I can't advise on the biological advisability of this, but Bioconductor annotation packages do annotate pseudogene transcripts as well as gene transcripts:
> library(EnsDb.Hsapiens.v86)
> ts <- transcripts(EnsDb.Hsapiens.v86)
> grep("pseudo", unique(ts$tx_biotype), val=TRUE)
[1] "transcribed_unprocessed_pseudogene" "unprocessed_pseudogene"
[3] "processed_pseudogene" "transcribed_processed_pseudogene"
[5] "pseudogene" "unitary_pseudogene"
[7] "polymorphic_pseudogene" "transcribed_unitary_pseudogene"
[9] "IG_V_pseudogene" "TR_V_pseudogene"
[11] "TR_J_pseudogene" "IG_C_pseudogene"
[13] "IG_J_pseudogene" "IG_pseudogene"
So you could take the gene identifiers from these transcripts:
> gns <- unique(ts$gene_id)
and use them to group ranges by gene, whether the ranges are gene or pseudogene (I only do this for the first 10 unique gene IDs, because this is slow and the faster relist()

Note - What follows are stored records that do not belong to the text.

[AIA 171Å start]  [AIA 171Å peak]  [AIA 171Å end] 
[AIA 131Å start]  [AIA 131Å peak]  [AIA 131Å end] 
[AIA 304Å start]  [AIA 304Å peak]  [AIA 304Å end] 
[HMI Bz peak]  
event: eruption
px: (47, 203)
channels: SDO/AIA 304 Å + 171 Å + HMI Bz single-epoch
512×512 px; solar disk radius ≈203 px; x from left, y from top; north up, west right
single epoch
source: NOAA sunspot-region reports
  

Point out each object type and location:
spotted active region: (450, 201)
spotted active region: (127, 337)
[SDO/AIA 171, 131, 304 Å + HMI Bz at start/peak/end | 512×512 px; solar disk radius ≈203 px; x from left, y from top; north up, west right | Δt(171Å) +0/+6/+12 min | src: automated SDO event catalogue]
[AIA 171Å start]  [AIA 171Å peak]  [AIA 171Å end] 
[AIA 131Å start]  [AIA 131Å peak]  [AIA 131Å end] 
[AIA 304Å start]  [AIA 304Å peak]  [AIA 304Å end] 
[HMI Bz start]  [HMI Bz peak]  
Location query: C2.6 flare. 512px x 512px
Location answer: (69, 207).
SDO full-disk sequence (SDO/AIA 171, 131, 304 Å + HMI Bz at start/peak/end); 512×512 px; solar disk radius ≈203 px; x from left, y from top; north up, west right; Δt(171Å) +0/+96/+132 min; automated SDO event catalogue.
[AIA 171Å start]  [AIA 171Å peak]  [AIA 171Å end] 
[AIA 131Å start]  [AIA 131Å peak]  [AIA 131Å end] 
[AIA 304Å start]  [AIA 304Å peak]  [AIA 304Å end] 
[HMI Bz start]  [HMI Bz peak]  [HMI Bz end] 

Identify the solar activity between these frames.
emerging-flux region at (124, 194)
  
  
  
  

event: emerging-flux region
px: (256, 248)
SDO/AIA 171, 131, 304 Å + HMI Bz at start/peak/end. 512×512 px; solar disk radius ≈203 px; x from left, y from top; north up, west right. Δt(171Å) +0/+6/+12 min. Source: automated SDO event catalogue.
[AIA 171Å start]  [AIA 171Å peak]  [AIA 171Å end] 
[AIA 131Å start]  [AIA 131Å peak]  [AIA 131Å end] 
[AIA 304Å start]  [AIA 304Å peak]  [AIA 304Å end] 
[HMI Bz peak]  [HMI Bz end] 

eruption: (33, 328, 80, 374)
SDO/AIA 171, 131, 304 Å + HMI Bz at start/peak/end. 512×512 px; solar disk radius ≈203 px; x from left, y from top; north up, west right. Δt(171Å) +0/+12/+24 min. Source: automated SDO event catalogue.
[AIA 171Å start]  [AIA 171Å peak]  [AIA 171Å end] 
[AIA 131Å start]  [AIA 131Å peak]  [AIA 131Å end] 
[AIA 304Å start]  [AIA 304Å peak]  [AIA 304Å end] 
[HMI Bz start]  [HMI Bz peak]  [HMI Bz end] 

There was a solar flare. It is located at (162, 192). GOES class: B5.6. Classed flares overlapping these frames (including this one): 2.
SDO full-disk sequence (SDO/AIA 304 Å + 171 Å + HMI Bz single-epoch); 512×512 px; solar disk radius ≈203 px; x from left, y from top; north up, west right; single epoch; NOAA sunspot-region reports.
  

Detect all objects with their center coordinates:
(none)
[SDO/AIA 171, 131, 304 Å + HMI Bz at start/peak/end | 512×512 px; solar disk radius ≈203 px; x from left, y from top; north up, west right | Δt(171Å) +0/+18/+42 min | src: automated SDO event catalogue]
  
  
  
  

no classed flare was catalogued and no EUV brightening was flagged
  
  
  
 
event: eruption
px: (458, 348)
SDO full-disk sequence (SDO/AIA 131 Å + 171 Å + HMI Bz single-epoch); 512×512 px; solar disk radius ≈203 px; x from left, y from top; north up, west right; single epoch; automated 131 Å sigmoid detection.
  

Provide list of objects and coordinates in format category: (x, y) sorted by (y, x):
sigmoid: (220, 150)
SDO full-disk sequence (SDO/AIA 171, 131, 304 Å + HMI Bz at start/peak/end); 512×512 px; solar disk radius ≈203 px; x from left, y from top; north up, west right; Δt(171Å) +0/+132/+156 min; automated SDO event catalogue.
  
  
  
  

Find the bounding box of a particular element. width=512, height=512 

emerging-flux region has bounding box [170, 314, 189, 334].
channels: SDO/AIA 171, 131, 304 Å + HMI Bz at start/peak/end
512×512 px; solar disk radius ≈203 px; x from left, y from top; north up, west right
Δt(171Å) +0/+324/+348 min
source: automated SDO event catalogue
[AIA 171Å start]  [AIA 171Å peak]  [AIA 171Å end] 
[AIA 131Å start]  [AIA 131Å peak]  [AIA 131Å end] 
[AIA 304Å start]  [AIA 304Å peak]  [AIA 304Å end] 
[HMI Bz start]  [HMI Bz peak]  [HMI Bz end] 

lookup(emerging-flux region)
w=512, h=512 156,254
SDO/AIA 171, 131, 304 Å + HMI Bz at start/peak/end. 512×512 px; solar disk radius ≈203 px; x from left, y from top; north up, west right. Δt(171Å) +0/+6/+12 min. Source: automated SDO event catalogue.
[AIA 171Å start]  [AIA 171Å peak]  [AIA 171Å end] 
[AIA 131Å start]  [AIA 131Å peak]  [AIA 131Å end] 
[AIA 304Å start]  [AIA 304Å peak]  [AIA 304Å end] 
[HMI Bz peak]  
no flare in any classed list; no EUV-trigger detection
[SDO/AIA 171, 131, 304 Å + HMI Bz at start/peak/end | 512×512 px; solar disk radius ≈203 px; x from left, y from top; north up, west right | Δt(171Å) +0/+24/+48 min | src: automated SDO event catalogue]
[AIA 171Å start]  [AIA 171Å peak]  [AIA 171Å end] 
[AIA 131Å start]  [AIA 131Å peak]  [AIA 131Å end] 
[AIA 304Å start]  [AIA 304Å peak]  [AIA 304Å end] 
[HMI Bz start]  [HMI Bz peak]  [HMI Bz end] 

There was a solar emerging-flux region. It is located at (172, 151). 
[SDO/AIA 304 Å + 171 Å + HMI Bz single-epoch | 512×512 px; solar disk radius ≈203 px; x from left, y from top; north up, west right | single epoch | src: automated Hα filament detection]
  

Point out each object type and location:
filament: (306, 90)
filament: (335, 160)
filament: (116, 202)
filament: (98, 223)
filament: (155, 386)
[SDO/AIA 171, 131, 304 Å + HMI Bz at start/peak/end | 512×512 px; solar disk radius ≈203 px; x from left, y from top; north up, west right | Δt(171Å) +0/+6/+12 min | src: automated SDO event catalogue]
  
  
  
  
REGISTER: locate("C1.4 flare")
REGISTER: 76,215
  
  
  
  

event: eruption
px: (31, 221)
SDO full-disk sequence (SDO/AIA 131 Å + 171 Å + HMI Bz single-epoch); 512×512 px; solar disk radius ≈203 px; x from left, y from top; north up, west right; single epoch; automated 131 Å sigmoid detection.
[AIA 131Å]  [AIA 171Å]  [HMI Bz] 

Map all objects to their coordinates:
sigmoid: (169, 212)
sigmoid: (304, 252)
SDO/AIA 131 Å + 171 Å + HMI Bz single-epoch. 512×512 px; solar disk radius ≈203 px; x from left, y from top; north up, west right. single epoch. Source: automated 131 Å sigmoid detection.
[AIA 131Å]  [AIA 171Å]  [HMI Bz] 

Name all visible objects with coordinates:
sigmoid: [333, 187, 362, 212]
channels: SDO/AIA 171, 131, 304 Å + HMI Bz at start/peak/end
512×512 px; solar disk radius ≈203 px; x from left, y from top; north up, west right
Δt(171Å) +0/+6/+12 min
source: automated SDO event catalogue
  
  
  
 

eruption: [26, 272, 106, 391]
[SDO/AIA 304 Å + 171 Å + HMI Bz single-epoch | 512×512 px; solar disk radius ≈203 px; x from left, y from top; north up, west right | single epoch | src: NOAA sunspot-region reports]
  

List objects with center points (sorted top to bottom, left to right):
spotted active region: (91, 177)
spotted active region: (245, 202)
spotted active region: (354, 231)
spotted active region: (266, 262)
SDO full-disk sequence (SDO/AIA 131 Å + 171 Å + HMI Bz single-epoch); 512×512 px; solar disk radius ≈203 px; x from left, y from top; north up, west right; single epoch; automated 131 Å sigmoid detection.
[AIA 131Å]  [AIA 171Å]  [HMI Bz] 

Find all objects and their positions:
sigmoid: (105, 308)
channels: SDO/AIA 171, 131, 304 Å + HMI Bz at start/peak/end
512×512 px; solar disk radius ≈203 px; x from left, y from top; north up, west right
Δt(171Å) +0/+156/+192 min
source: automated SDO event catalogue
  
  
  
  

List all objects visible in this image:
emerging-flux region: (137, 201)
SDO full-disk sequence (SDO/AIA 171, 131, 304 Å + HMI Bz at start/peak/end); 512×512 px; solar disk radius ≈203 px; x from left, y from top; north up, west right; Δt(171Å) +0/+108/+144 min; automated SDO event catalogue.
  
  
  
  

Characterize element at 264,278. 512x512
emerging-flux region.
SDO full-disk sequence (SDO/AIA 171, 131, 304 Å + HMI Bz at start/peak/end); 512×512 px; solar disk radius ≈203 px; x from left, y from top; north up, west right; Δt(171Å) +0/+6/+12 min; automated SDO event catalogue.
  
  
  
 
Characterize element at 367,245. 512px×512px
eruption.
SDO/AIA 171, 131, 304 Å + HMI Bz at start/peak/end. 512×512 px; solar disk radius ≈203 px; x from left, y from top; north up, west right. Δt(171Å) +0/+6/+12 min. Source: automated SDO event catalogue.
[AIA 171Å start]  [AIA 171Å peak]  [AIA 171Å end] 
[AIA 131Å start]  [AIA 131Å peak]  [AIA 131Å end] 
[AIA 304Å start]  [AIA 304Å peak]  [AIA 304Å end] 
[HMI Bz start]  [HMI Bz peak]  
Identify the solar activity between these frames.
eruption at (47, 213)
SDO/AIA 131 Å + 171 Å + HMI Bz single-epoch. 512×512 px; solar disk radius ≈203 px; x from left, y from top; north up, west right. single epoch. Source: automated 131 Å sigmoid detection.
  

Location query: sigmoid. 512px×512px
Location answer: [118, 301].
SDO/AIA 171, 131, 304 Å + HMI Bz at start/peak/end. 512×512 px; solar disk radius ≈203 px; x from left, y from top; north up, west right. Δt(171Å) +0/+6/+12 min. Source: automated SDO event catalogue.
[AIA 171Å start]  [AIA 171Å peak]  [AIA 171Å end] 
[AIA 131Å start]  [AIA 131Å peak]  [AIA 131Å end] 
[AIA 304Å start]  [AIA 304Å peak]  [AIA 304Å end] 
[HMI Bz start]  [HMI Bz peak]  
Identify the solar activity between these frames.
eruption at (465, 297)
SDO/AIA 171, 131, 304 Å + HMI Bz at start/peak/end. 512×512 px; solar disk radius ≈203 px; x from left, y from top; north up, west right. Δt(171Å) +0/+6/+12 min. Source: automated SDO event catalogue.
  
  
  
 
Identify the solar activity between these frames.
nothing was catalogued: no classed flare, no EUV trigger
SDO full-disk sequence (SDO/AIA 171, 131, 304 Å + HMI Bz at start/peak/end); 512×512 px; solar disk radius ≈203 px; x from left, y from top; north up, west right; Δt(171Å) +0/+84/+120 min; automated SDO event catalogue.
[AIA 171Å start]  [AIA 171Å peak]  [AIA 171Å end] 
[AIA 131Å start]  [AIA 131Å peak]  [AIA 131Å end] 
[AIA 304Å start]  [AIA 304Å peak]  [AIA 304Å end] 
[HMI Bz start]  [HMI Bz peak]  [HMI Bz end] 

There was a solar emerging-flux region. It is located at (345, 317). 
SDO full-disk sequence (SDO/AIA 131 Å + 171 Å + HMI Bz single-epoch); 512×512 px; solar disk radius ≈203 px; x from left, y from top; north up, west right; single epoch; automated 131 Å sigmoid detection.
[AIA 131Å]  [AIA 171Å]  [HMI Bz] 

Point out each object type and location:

approach to constructing a GRangesList
escapes me in this case):
> gnranges <- lapply(gns[1:10], function(gn){
+ ts[ts$gene_id %in% gn]
+ })
> gnranges <- GRangesList(gnranges)
> names(gnranges) <- gns[1:10]
You can see that some of these genes have multiple transcripts:
> elementNROWS(gnranges)
ENSG00000223972 ENSG00000227232 ENSG00000278267 ENSG00000243485
2 1 1 3
ENSG00000237613 ENSG00000268020 ENSG00000240361 ENSG00000186092
2 1 1 1
ENSG00000238009 ENSG00000239945
5 1
And some of these are due to processed transcripts plus pseudogenes (and others are all lincRNAs etc, you might want to do some additional filtering):
> gnranges[[1]]
GRanges object with 2 ranges and 6 metadata columns:
seqnames ranges strand | tx_id
<Rle> <IRanges> <Rle> | <character>
ENST00000456328 1 11869-14409 + | ENST00000456328
ENST00000450305 1 12010-13670 + | ENST00000450305
tx_biotype tx_cds_seq_start
<character> <integer>
ENST00000456328 processed_transcript <NA>
ENST00000450305 transcribed_unprocessed_pseudogene <NA>
tx_cds_seq_end gene_id tx_name
<integer> <character> <character>
ENST00000456328 <NA> ENSG00000223972 ENST00000456328
ENST00000450305 <NA> ENSG00000223972 ENST00000450305
-------
seqinfo: 357 sequences from GRCh38 genome
>
Then you could use this gnranges
object for read-counting as described in the workflow package rnaseqGene.
Now I have no idea if this would be advisable, I'm just pointing out some capabilities of these amazing annotation and GenomicRanges
packages...
Thanks for the response. That's true, but I was hoping there might be some bioconductor solution for coalescing pseudogenes to their corresponding canonical gene post-mapping (i.e. with the counts table). I didn't know if anybody had experience with doing this. I included the mapping information just for context.